(Girl responses needed) Post-Coital Power Shifting?...
Jul. 31, 2008 5:34 PM - [ post comment ]
The title sounds more exciting than the articale actually is. But the article is still interesting nevertheless because it is something I haven't really heard anyone bring up
I noticed with a few girls, who I would consider to be my friends and who i have had sex with, will adopt this interesting attitude after I have sex with them for the first time. In this state begin to hit me with comments that are much more acrid than negs. It is as if they would like to tear me down from some superioir position I may be at. When I sense the acrid comment, I usually pretend I didn't hear it or just smile and move on...something to show that the comment didn't hurt because I know they are doing it on purpose. It doesn't hurt me, it makes me feel sorry for them because it sounds like the comments are coming from a desperate place in their being.

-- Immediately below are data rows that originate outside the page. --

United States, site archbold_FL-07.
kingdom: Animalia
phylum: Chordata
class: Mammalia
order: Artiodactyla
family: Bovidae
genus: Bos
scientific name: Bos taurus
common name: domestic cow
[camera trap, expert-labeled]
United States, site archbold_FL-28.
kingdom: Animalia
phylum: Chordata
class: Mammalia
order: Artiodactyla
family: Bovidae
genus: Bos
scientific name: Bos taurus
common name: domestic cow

Because they are my friends, after having sex with them I'd immediately call them later in the day just to check up on them. One girl even discussed, right before sex, that it "better not get all awkward between us". And it hasn't. I still talk to these girls, I still hang out with them. I haven't had sex more than once with them. These particular girls I have only had sex with once are the only ones that have adopted the somewhat acidic attitude.

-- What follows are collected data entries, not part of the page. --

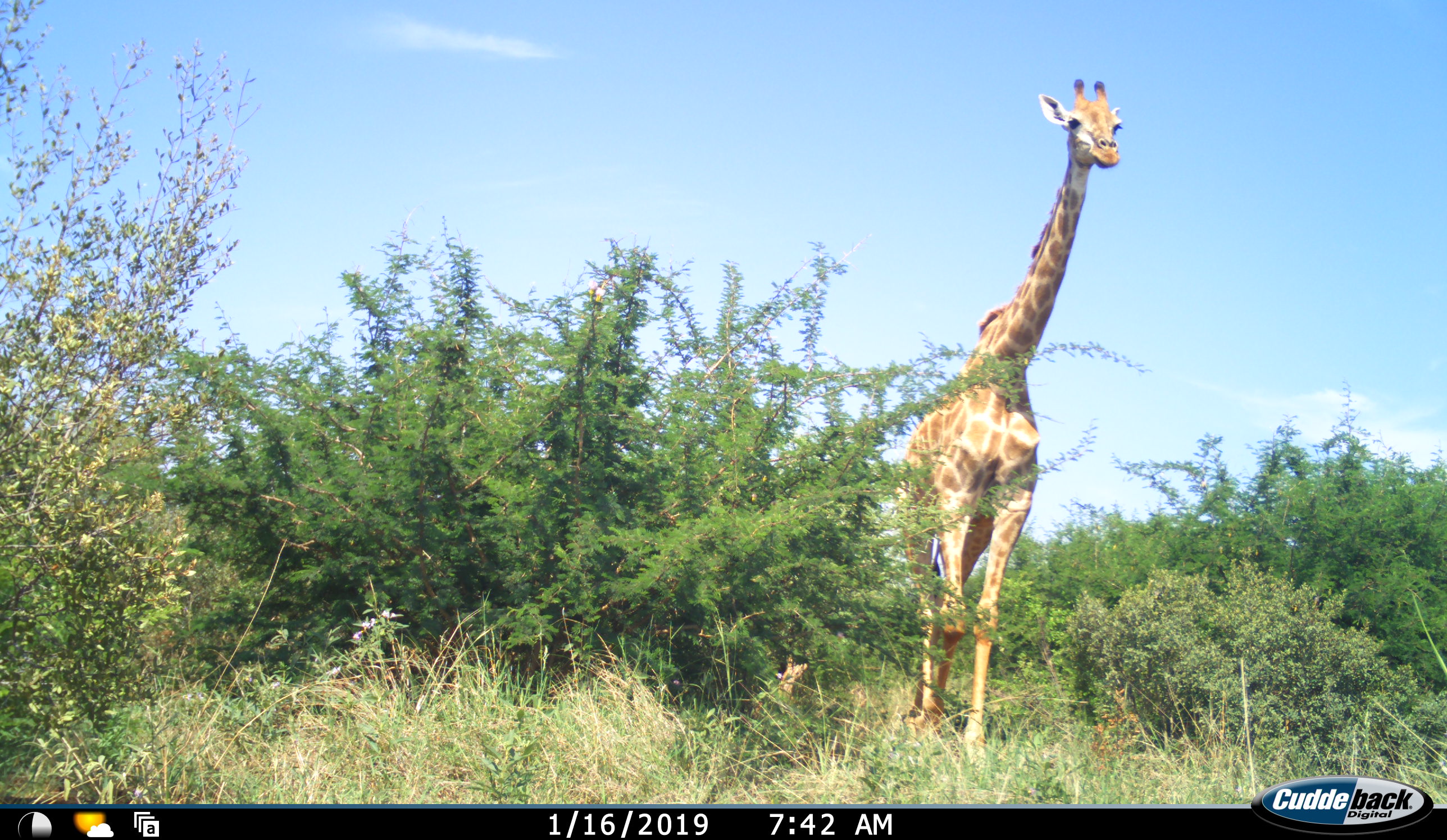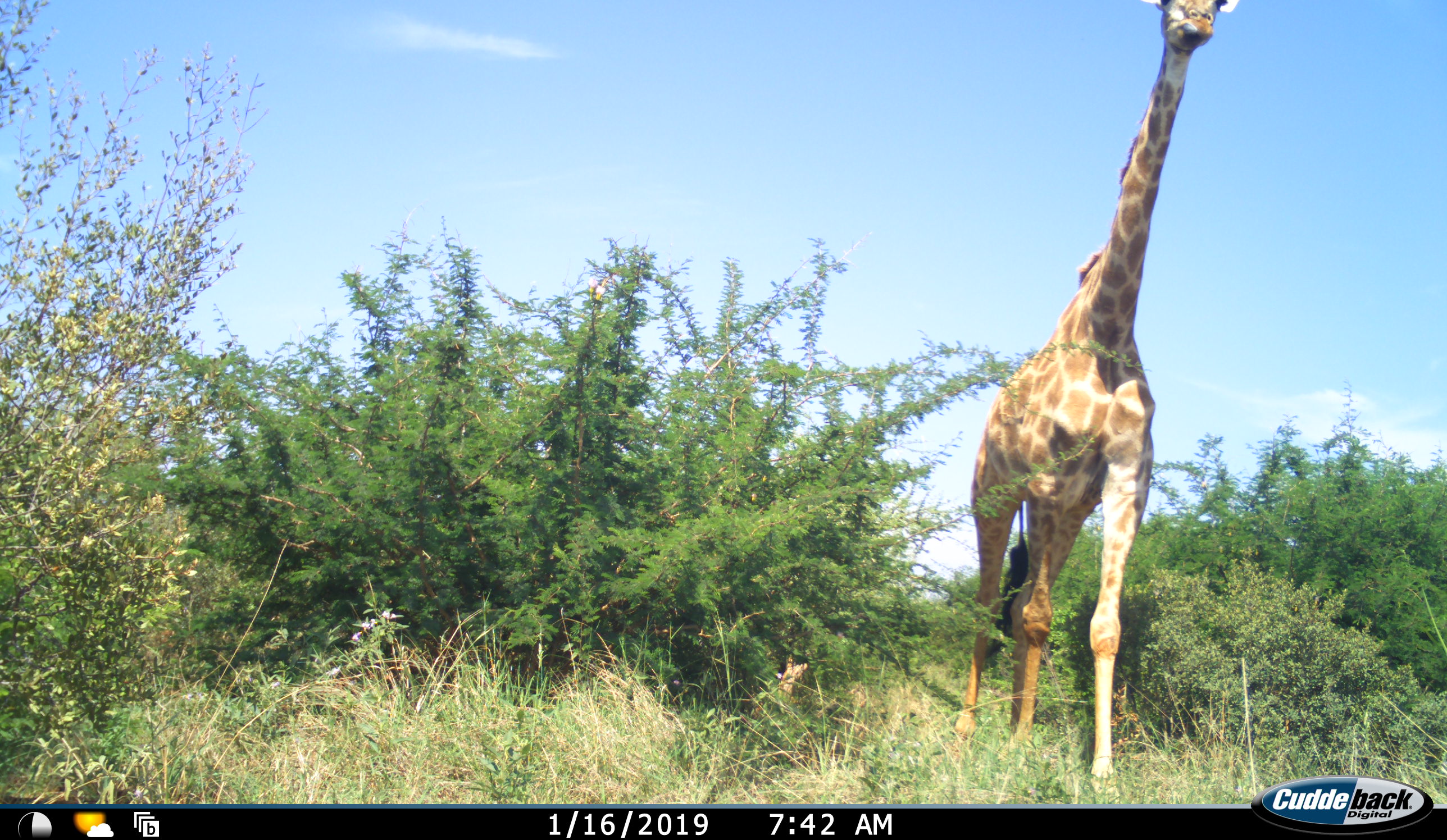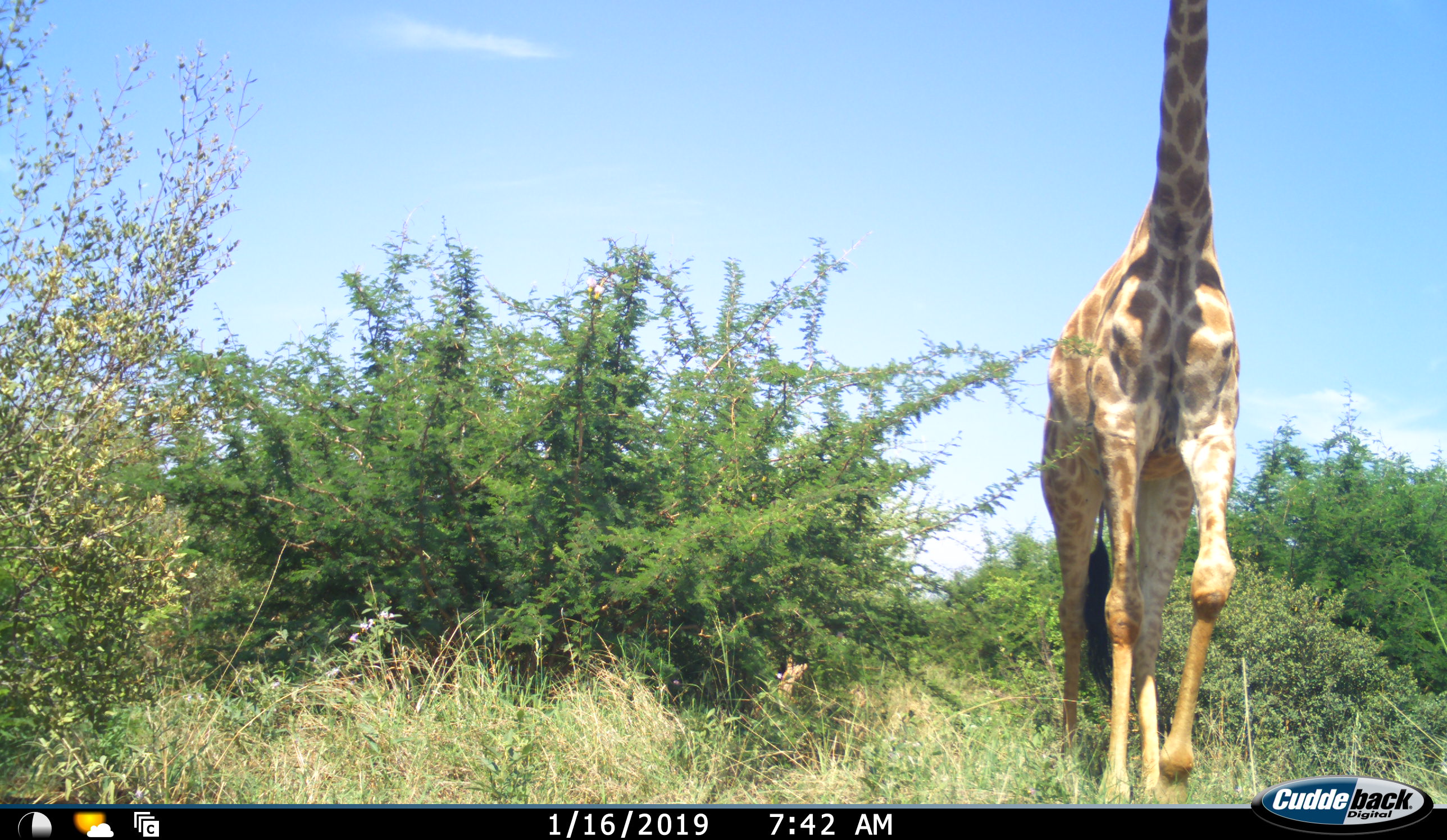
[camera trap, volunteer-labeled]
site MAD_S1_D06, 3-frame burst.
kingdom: Animalia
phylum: Chordata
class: Mammalia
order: Artiodactyla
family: Giraffidae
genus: Giraffa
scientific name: Giraffa camelopardalis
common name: giraffe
Giraffe (Giraffa camelopardalis), count 1. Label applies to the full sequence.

On the other hand, there is a group of girl friends that I have who, after having sex with multiple times, still talk to me a lot, hang out with me, and are nice to me. They're attitude hasn't changed. In fact, I'd say we are closer now after having sex.
But my focus is on the first group of girls. Have any of you experienced this? It seems as though the girls feel like they have lost some kind of power having sex with me and need to use acid remarks to cut my man-ego down. That could just be my ego talking though. I see what is going on, and it doesn't hurt me, but I want to know what to do about it so my gril friends can be my girl FRIENDS again.